• **Given passage**:
No items on the ground in the ID?
issueid=1231 09-04-2012 05:12 PM
Ancient Member
Number of reported issues by grobblewobble: 72
No items on the ground in the ID?

Stairhopping is a famous exploit where a player enters the ID and presses <><> etc until he sees an item on the ground. Especially effective with wizards, because they gain a lot of spellbooks quickly.

A simple fix could be: don't generate items on the ground in the ID?
Issue Details
Issue Number 1231
Issue Type Feature
Project ADOM (Ancient Domains Of Mystery)
Category Linux
Status Implemented
Priority Unknown
Suggested Version ADOM 1.2.0 pre 3
Implemented Version ADOM 1.2.0 pre 7
Milestone (none)
Votes for this feature 3
Votes against this feature 10
Assigned Users (none)
Tags (none)




12-29-2012 12:22 PM
Ancient Member
I'm entirely against it. ID item generation is nowhere near game-braking and hardly an exploit in the same league as banshee in animated forest or gremlin bombs.
The former of the two methods I used on regular basis, but I realize it's an obvious scumming technique/exploit and I have nothing against making trees invulnerable to banshee wail.

• **Data entries**:
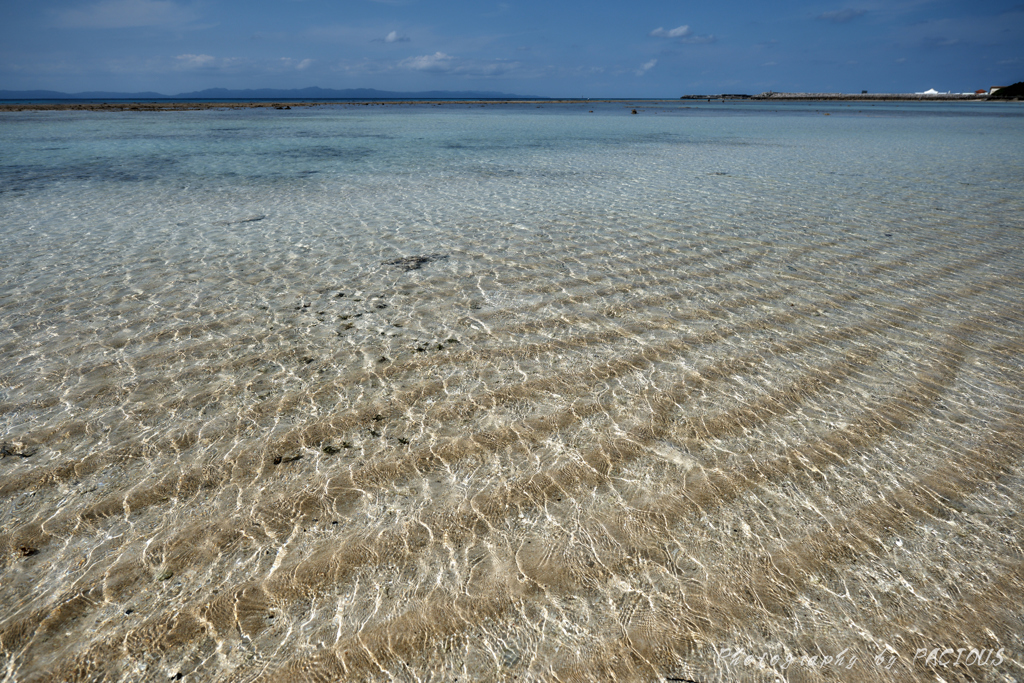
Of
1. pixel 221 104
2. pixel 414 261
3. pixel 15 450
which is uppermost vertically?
pixel 221 104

• **Written tasks**:
(1) In the ADOM issue report, which version is listed as the one where the feature was implemented?
(2) Write a continuation of the ADOM issue report on ground objects in the ID, starting right after its final sentence.

• **Responses per task**:
(1) ADOM 1.2.0 pre 7.

(2)
But as someone mentioned, with a wizard's starting spells, you run out of spells quickly without finding enough spellbooks. The argumentation that other classes start with similar gear and no spells is pointless - I chose the wizard specifically to use spells and not use melee.
Hence the higher spellbook item generation and more efficient spell casting. If I wanted to play with spells till lvl 7-8 and then switch to melee due to lack of spell castings, I'd pick entirely different class, a druid maybe or priest.
It's not like I stairhop till I get all spells, but at least till, on top of starting spells, I have one or two extra offensive spells at spell knowledge 600-700. Then I know I won't suddenly run out of spells and will have to switch to melee in the middle of UD.

With this feature, wizard class looses its purpose, at least to some significant extent.
Without some drastic reduction in spell knowledge cost for each casting, if only for wizard, it brings this char down to melee in many early situations, contrary to the class description and purpose.

This feature takes away from the game experience and gives nothing in return.
Too bad it's already implemented but one can hope that since there are three times as many votes against it, it might yet be changed back to what it was.
Otherwise what's the point of voting for or against it when decisions are made without considering those votes?

12-29-2012 12:44 PM
Senior Member
Quote Originally Posted by Blasphemous
I'm entirely against it. ID item generation is nowhere near game-braking and hardly an exploit in the same league as banshee in animated forest or gremlin bombs.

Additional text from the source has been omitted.